:: SUPPLIED DATA
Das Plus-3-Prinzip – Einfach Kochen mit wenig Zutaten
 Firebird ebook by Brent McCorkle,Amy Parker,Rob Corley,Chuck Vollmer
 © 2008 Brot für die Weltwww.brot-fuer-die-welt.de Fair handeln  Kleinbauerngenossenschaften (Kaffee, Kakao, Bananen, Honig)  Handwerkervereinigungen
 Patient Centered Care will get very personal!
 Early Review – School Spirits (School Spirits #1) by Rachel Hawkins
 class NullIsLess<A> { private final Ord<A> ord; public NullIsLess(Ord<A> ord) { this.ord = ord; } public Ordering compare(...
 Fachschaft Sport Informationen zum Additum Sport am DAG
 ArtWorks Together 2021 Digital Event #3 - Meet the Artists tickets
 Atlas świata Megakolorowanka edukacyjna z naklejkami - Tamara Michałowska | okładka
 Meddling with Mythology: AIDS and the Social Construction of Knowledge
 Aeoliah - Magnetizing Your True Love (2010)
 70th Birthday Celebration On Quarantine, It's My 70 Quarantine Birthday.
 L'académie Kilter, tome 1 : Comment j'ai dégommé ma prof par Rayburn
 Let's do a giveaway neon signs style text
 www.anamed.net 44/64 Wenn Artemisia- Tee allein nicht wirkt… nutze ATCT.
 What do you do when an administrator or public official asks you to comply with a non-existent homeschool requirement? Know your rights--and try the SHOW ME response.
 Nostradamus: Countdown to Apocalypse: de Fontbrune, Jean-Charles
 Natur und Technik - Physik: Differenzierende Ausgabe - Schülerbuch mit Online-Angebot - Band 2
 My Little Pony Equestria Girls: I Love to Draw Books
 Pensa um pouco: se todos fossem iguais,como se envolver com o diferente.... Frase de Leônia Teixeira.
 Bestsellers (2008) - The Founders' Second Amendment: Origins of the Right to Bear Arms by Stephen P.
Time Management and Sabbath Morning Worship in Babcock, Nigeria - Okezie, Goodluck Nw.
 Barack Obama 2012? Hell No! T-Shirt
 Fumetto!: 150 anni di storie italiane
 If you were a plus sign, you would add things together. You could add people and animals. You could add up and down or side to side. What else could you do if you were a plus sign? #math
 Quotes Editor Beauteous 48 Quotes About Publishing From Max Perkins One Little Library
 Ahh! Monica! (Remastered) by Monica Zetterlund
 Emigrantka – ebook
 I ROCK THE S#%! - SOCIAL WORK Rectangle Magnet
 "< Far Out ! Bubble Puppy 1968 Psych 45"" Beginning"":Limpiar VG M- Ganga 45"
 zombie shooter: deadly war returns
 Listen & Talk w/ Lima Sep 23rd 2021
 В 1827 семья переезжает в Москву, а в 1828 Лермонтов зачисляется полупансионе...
::::
▶ _PROBLEM DETAILS_
Working from the records above, write out verbatim only the lines from the line containing "What do you" through the line containing "Pensa um pouco: se".

▶ _ANSWER TO THE EXERCISE_
 What do you do when an administrator or public official asks you to comply with a non-existent homeschool requirement? Know your rights--and try the SHOW ME response.
 Nostradamus: Countdown to Apocalypse: de Fontbrune, Jean-Charles
 Natur und Technik - Physik: Differenzierende Ausgabe - Schülerbuch mit Online-Angebot - Band 2
 My Little Pony Equestria Girls: I Love to Draw Books
 Pensa um pouco: se todos fossem iguais,como se envolver com o diferente.... Frase de Leônia Teixeira.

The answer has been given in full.